Più di recente, l’azienda statunitense LanzaTech ha stretto con successo partnership con grandi marchi come Unilever, L’Oréal, On, Danone, Zara e Lulumelon, per utilizzare i microbi nella conversione delle emissioni di carbonio catturate dai processi industriali in precursori di polimeri, come etanolo e Meg, per la produzione di articoli da imballaggio, scarpe e tessuti.
I diversi quesiti ancora aperti
Sebbene l’idea di riutilizzare i gas serra di scarto come materia prima sembri una proposta vantaggiosa per tutti, sorgono molte domande sulla fattibilità di ogni percorso di utilizzo della CO2. Porterà davvero a una riduzione delle emissioni? Quali sono gli ostacoli finanziari e pratici alla sua commercializzazione? È in grado di “scalare”per affrontare in modo significativo il cambiamento climatico?

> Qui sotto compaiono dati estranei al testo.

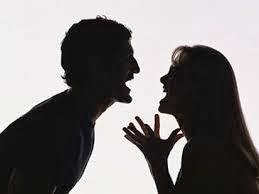 cara mengatasi marah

Queste sono alcune delle difficili domande che IDTechEx ha affrontato nell’ultimo rapporto “Carbon Dioxide (CO2) Utilization 2022-2042: Technologies, Market Forecasts, and Players”, che si concentra non solo sull’uso della CO2 nei mercati dei polimeri e della chimica, ma anche nel recupero del petrolio, nei materiali da costruzione, nei carburanti e nell’aumento della resa biologica.
Rimane il fatto che, non tutti i percorsi di utilizzo della CO2 sono ugualmente vantaggiosi per gli obiettivi climatici e non tutti saranno economicamente scalabili. Le risorse scarse che hanno usi alternativi devono essere allocate dove è più probabile che generino valore economico e mitigazione dei cambiamenti climatici. Ma, dal momento che la sete di plastica nel mondo non accenna a diminuire, un’economia circolare del carbonio può aiutare a mantenere lo stile di vita delle persone, promuovendo però un’industria petrolchimica che consideri i rifiuti di CO2 come una materia prima valida.